Hoa Hakananai'a lives in the British Museum; he eyes his lodgings with distaste. His clavicle is very defined; the curvature of his nostrils, particularly fine. His ears are remarkably long. The top of his head is flat. His back is crazed with the curlicue designs of the worshippers of bird-men. His flesh is basalt. His name in English is »Stolen or hidden friend«. That's not »Stolen Friend or Hidden Friend, we don't really know«; his actual name has the conjunction in it.

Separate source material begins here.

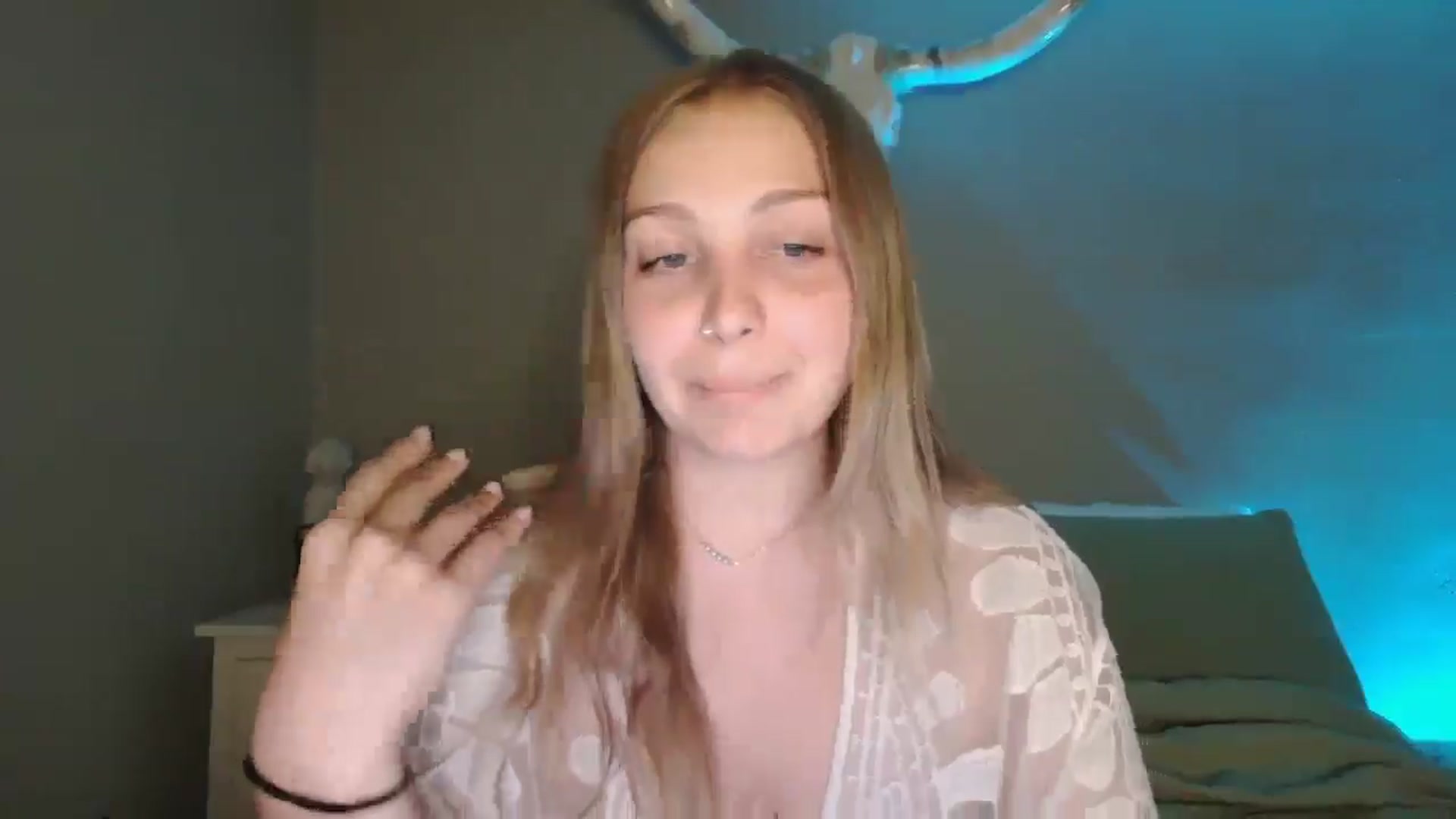 Gallery image thumbnail from Lovelyleah's myfreecams stream on, 09/19/2025, 23:01 image 17 of 20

Hoa Hakananai'a is a moai, an Easter Island statue; one of the first two to be brought off the island. He used to stand in a long stone house in Orongo, on that island, where he was the focal object of a bird-man cult. They were the ones who cut the pattern into his back; they had gained him, it is believed, by theft, and this is one explanation for his name. The other is less likely and much better, as is so often the case: as you just read, he was the first to be taken off the island, but, despite the novelty of his robbery, the islanders, when the British came, already had their measure. So, when the British ask them, What is this statue's name, they say, Hey, this is our pal whom you're going to steal, and hide away, far from us.

Well, damn right.¹

So, in 1868, in a blistering December summer, casts off the proud shell Topaze, a three-master, a screw frigate of thirty guns and one, from Rapa Nui, with their basalt brothers aboard. Home, boys, home. In August 1869 it is summer still, when the Topaze attains the docks at Portsmouth, and Hoa Hakananai'a sets his disdainful eyes on his new home country. No wonder either he should glare; everywhere is worse where one didn't go willingly. In November he was set up in the portico of the British Museum, there to cast his aspersions on those who would only stare back instead of worship, and to that institution he has since belonged. A century and a half has not appreciably mildened his expression; basalt is hard.

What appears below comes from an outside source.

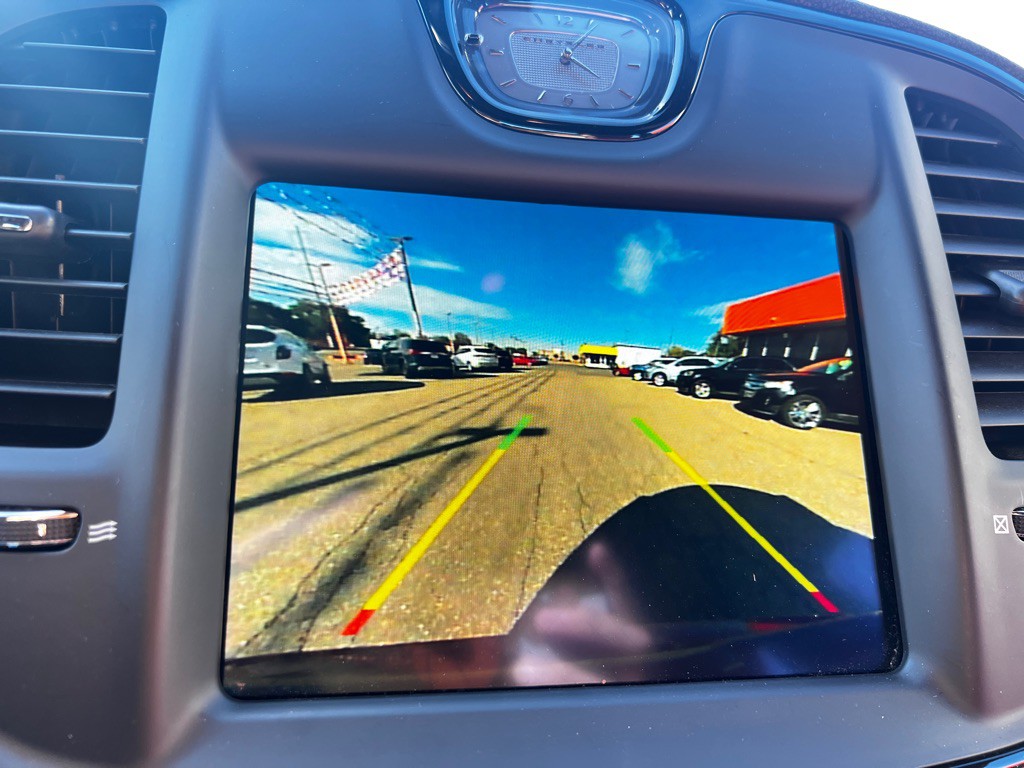 2020 Chrysler 300 Image 18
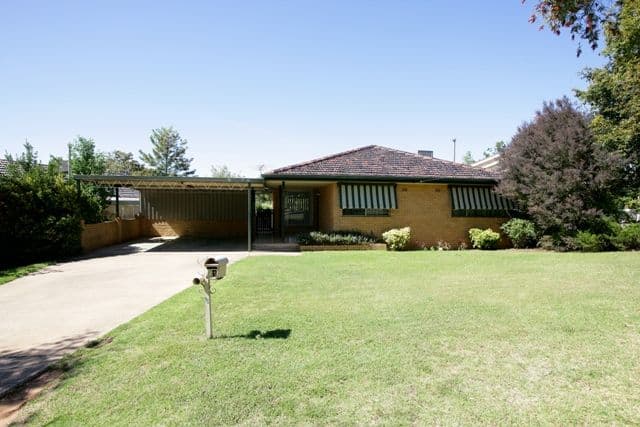 71 Meadow Street, KOORINGAL NSW 2650, Kooringal - Image 1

It's also rare, actually, in moai; the two statues in the British Museum supposedly comprise fully 20% of all known Easter Island statuary cut out of basalt. Normally the statues would be carved from a much softer volcanic rock, tuff — just as were the catacombs of Rome. It is not known what caused the islanders to work the basalt instead, which is much harder in both senses, but it allows us to conclude that the statue was cut from the rock of Rano Kau, the southern volcano, near where it was found. Since this is far from the main statue quarry at Rano Raraku, it may be that dragging it halfway across the island was simply considered even more difficult. Nevertheless the carving seems to me unusually well-done, and is certainly better preserved than most thanks to the harder rock; supposedly the detached disdain on his square face is a depiction of the epitome of chiefly dignity.

In any case all this was done by the adherents of the old, original religion of the island, but as for the back, it was much later that the bird-man cult appropriated him and cut its tattoo-like patterns: pictures of a bird and of bird-men, of sacred oars, of vulva, and also, a belt for Hoa himself, which may have been there all along; unlike the other carvings it is quite common to find on moai.

Am I going anywhere with this? No. But you should be: Hoa Hakananai'a is currently placed front and center in the Wellcome Trust Gallery of the British Museum. Go visit him, it's free.
 
 
 
 
 
1: The map I am looking at right now, drawn apparently in 2004, still marks where Hoa Hakananai'a was found. Found, like, finders keepers, this statue of Peter was just lying around in your basilica, do you really expect us to believe you were using it? There isn't even any sign of human presence here, the whole church is just full of dagos! No, sir, an object of this cultural significance belongs in Disney World.
I'm not a man to agitate in favor of just returning everything, I doubt that many Easter Islanders swim now to Motu Nui to collect the sacred Egg before all others and be crowned Bird-Man for a year, but some sort of honesty about how you got all this stuff might be in order.